A study of young adults aging out of foster care found many youth are not receiving independent living services needed to ease their transition.

The study involved 732 youth in three midwestern States who reached the age of 17 while in out-of-home care and spent at least 1 year in out-of-home care prior to turning 17. These individuals were followed through the age of 21. A recent report, Midwest Evaluation of the Adult Functioning of Former Foster Youth: Conditions of Youth Preparing to Leave State Care, describes findings from the first of three waves of data collection. Similar to other reports on children in foster care (see previous Children's Bureau Express articles: "Well-being of Children in Foster Care," March 2004; and "Youth Aging Out of Foster Care Face Uphill Climb to Adulthood," May 2003), these data showed foster youth face a variety of challenges, including:

  • Multiple placements
  • Educational difficulties
  • Legal problems
  • Mental health and behavioral problems

Despite such difficulties, the majority of these young adults reported being satisfied with their experience in out-of-home care and feeling very close to their current foster family.

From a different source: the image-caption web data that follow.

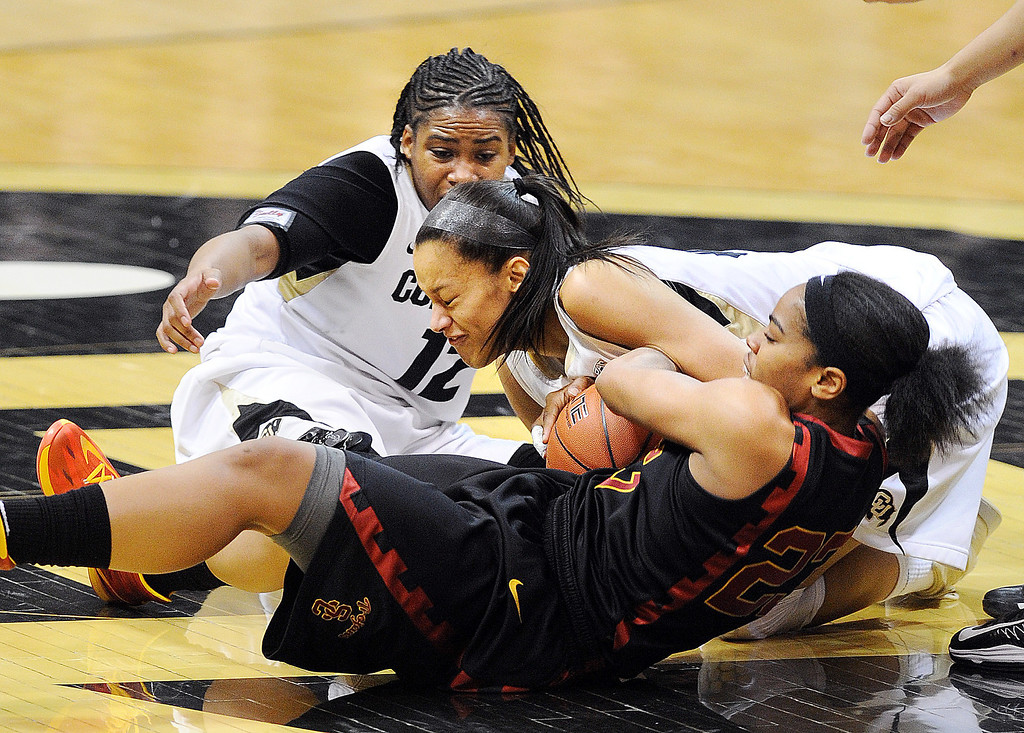 . Colorado\'s Ashley Wilson (12) and Arielle Roberson struggle for the ball with Southern California\'s Brianna Barrett during the second half of an NCAA college basketball game on Sunday, March 2, 2014, in Boulder, Colo. (AP Photo/Daily Camera, Cliff Grassmick) NO SALES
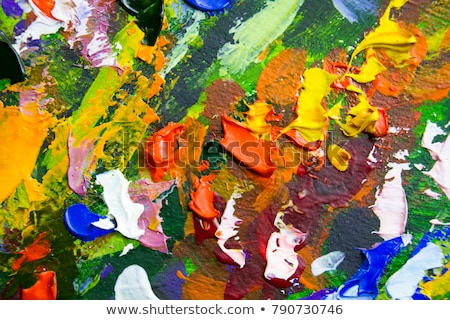 Artist's hand close-up on the background of palette  Stock photo © master1305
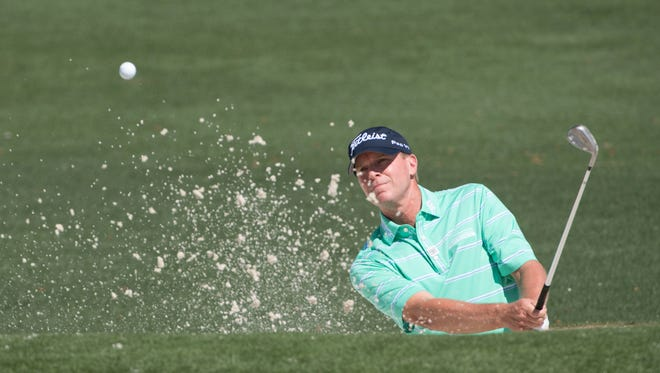 Steve Stricker hits out of the bunker during a Masters practice round on Tuesday.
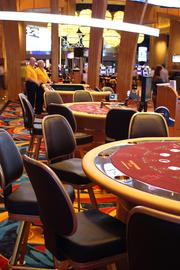 The casino has 52 table games, including poker tables in a separate area.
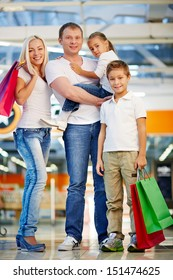 Vertical portrait of a family of four enjoying doing shopping
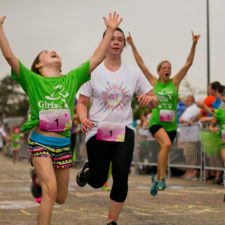 Girl finishing a 5K at a Girls On the Run 5K.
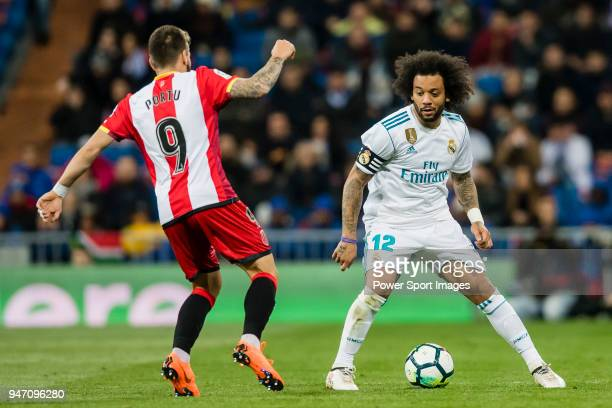 Marcelo Vieira Da Silva of Real Madrid fights for the ball with Cristian Portugues Manzanera Portu of Girona FC during the La Liga 201718 match...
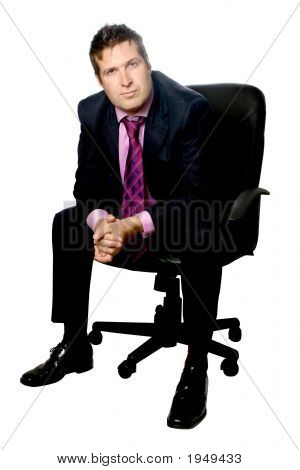 Confident Businessman Sitting On Leather Office Chair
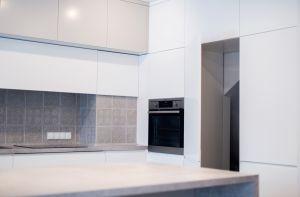 Sprytnie ukryte drzwi w zabudowie kuchennej - pomiędzy lodówką a piekarnikiem prowadzą do obszernej spiżarni pod schodami. Projekt i zdjęcie: Joanna Ochota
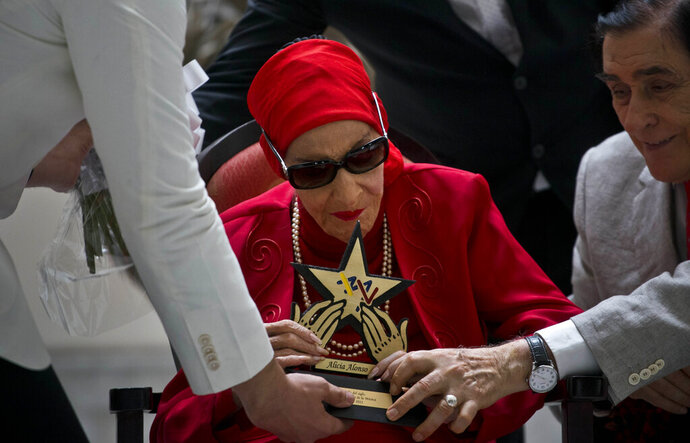 FILE - In this March 20, 2019 file photo, Cuba's Prima Ballerina Alicia Alonso receives the Star of the Century award from the Latin Music Institute in recognition of her contribution to ballet and culture, during a ceremony in Havana, Cuba. Cuba's national ballet has reported that Alonso has died on Thursday, Oct. 17, 2019. (AP Photo/Ramon Espinosa, File)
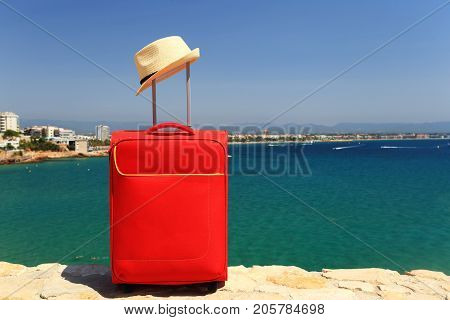 Resort and travel concept. Vacation background. Red suitcase and summer hat on sea background. Sunny summer day in salou spain resort.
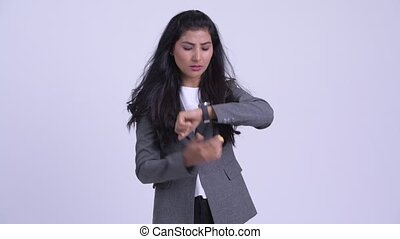 Young stressed Persian businesswoman waiting and checking time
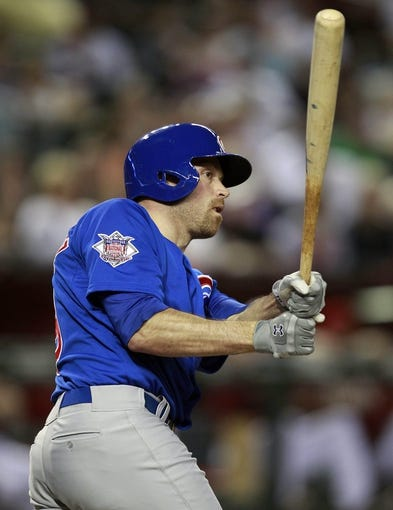 Jul 24, 2013; Phoenix, AZ, USA; Chicago Cubs right fielder Nate Schierholtz (19) hits a three run home run against the Arizona Diamondbacks in the fifth inning during a baseball game at Chase Field. Mandatory Credit: Rick Scuteri-USA TODAY Sports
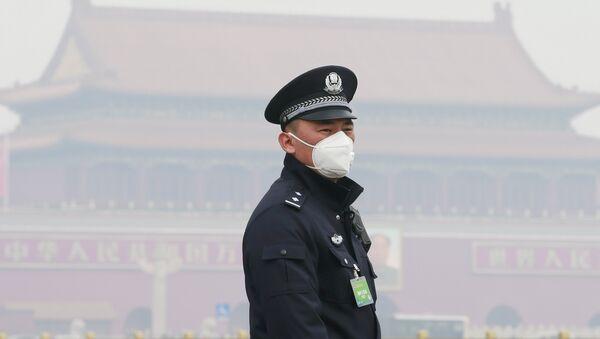 Policía chino con una máscara respiratoria - Sputnik Mundo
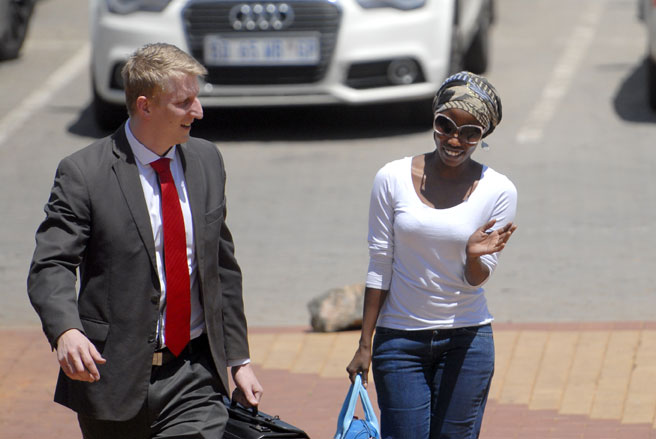 FILE PICTURE: Generations actress Maggie Benedict, also known as Akhona arrives with her lawyer, Jonathan Kaiser at the Randburg Magistrate's Court, 13 February 2014. The case was postponed. Picture: Tracy Lee Stark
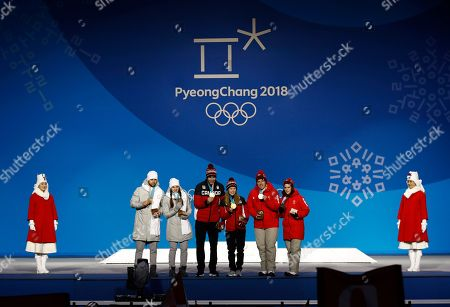 Curling mixed doubles medalists from right, Switzerland's Jenny Perret and Martin Rios, silver, Canada's Kaitlyn Lawes and John Morris, gold, and Russian athletes Anastasia Bryzgalova and Aleksandr Krushelnitckii, bronze pose during their medals ceremony at the 2018 Winter Olympics in Pyeongchang, South Korea
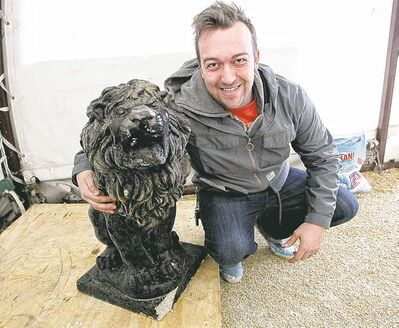 MIKE DEAL / WINNIPEG FREE PRESSNick Rogocki with the marble lion he bought for $60 at the police auction Sunday.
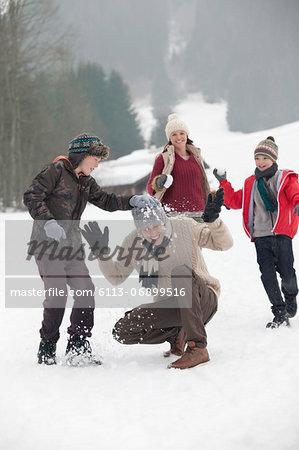 Happy family enjoying snowball fight in field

Along with these indicators of well-being, the report examined whether young adults are receiving support services developed to aid in the transition to independent living. The first round of interviews found that between one-half and two-thirds of the young adults interviewed had received at least one independent living service in the following categories:

  • Educational support--60 percent
  • Employment/vocational support--68 percent
  • Budget and financial management services--56 percent
  • Housing services--52 percent
  • Health education services--69 percent
  • Youth development services--46 percent

Within each of the above categories, however, the numbers were much lower. For example, within educational support services, the numbers ranged from a high of 29 percent receiving college application assistance to a low of 9 percent receiving GED preparation services. Similarly, employment support services ranged from a high of 46 percent receiving help with completing job applications to a low of 10 percent receiving an internship. Additionally, very few of these young adults reported ever receiving an independent living subsidy (12 percent), while even fewer reported that they were currently receiving a subsidy (6 percent).

These findings indicate that young adults who age out of foster care face a variety of challenges, and although many receive services to address mental health and education problems, relatively few receive specific independent living services. Future reports will focus on functioning after these youth leave out-of-home care. Together, these reports can inform States as they work to meet the purpose of the John Chafee Foster Care Independence Act of 1999.

The complete report can be obtained from Chapin Hall Center for Children at www.chapinhall.org/research/report/midwest-evaluation-adult-functioning-former-foster-youth

Related Items

The following articles in previous issues of Children's Bureau Express also focus on the transition from foster care to independence:

  • "Supporting Successful Transitions for Youth" (November 2003)
  • "Journal Spotlights Transitioning Foster Youth" (May 2002)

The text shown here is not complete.